A Month Not In This World, An Inmate Of Parkside Hospital Macclesfield

A Memory of Macclesfield.

It was early summer in 1967 when suffering from a 'mental breakdown' I was admitted into Macc in the middle of the night, horror upon horror me and my mates had often talked about and even took the piss out of this place even though we lived over the hill in Buxton, it was a place we use to pass if we were on a coach trip to Blackpool, a monstrous unwelcome building, never in the memory of man did I ever think that one day in my twenties would i be an inmate there.

I was under the watchful eye of a fantastic Doctor Jarman who help me to settle in to a regime I knew absolutely nothing about, I'm not going to talk about my fellow inmates because they like me were in a state you could not grasp or even understand.

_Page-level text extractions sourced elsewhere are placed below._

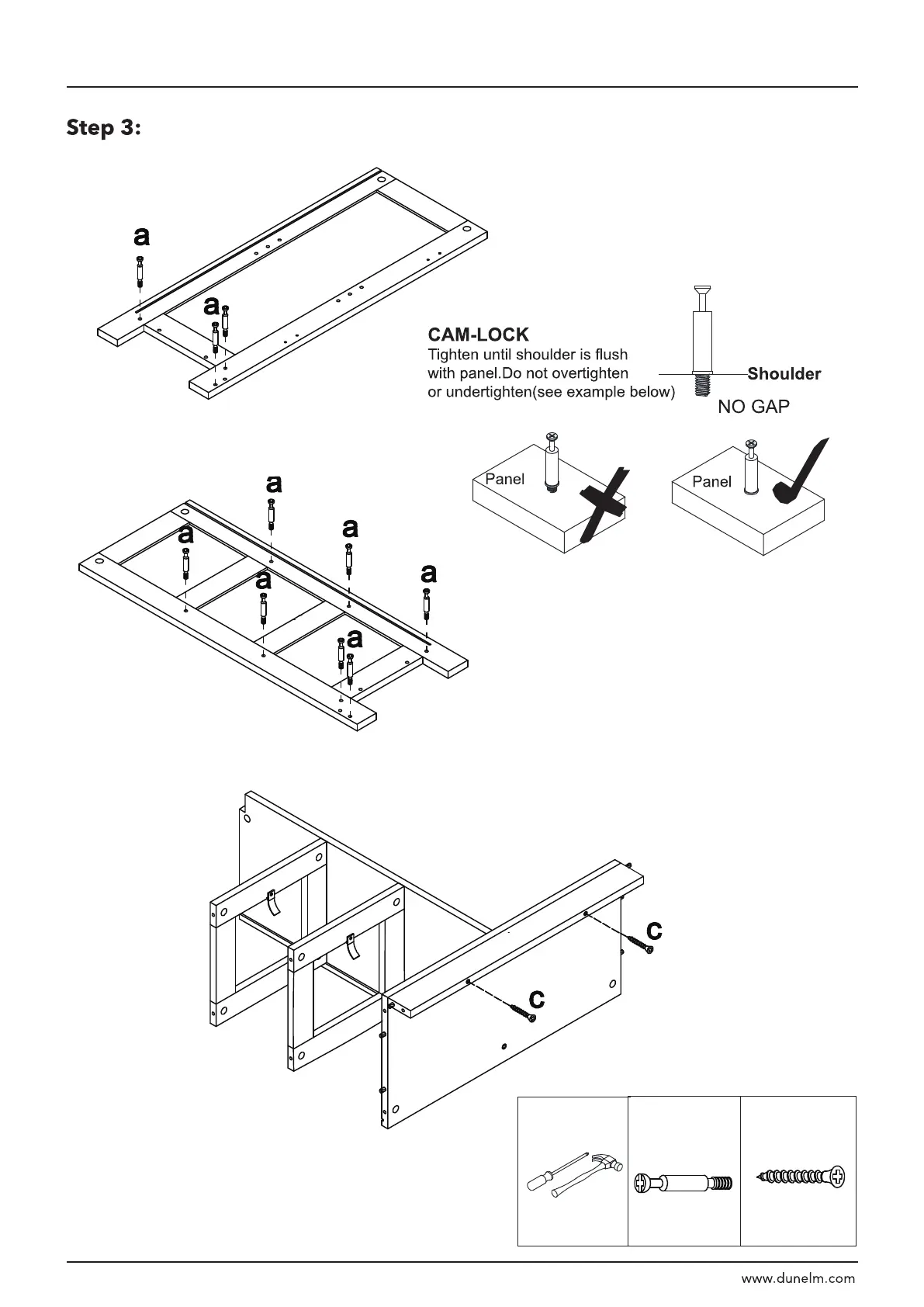 Step 3:

a

a

CAM-LOCK
Tighten until shoulder is flush with panel.Do not overtighten or undertighten(see example below)

Shoulder

NO GAP

Panel

Panel

a

a

a

a

a

a

c

c

www.dunelm.com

The one thing I would like to find out, out of the many occurrence's that I was experiencing in there was the time I had to undergo a Lumber Puncture it was a wicked operation I was forced into bent position whereby my chin was touching my knees held firmly in place by two burly 'medics' while what felt like a red hot poker was driven up my spinal Colum which missed the point of entry the first couple of times. I well remember the very large pool of 'water' I was lying in after it was over, it turned out to be Sweat from my body..

A small Plaster was placed over the entry mark and I was told to go into the Lounge and take it easy and rest.......this lounge was inhabited by around ten ~ fifteen men some of them were new admitters, one gentlemen I recall two nights ago when he was brought into my dormitory he was very tall about 6~3 and thin, he was apparently an ex POW from second world war for in the second night he woke most of us by standing at attention at the side of his bed shouting that they were using Acid Baths we took this to have been the enemy. Well he was sat quietly in a chair just staring at the young black female nurse, the only member of staff that was on duty in the lounge. Suddenly and with out any warning this tall gentleman leapt from his chair and grabbed the young nurse by the throat, she could do nothing and nobody took any notice, I ran over to them and managed to get him in a Full Nelson and after a short struggle broke his grip on her neck he continued to swing me around like a bloody rag doll but I hung on for dear life, I then heard the big Alarm Bell blearing out which our nurse had managed to operate, within seconds the lounge was full of staff one who injected the gentleman who was then placed in a 'cell'.

Nothing was ever mentioned to me about the incident and a few days later after a general talk with Dr Jarmen he said he thought I was well enough to be discharged.
I often wondered what became of our young nurse and if she was okay.

My problems didn't vanish overnight but I lived with it, the only thing that changed was I became aggressive in my usual passive nature but over the years have contained it.

No way did I want to end up in one of these places again.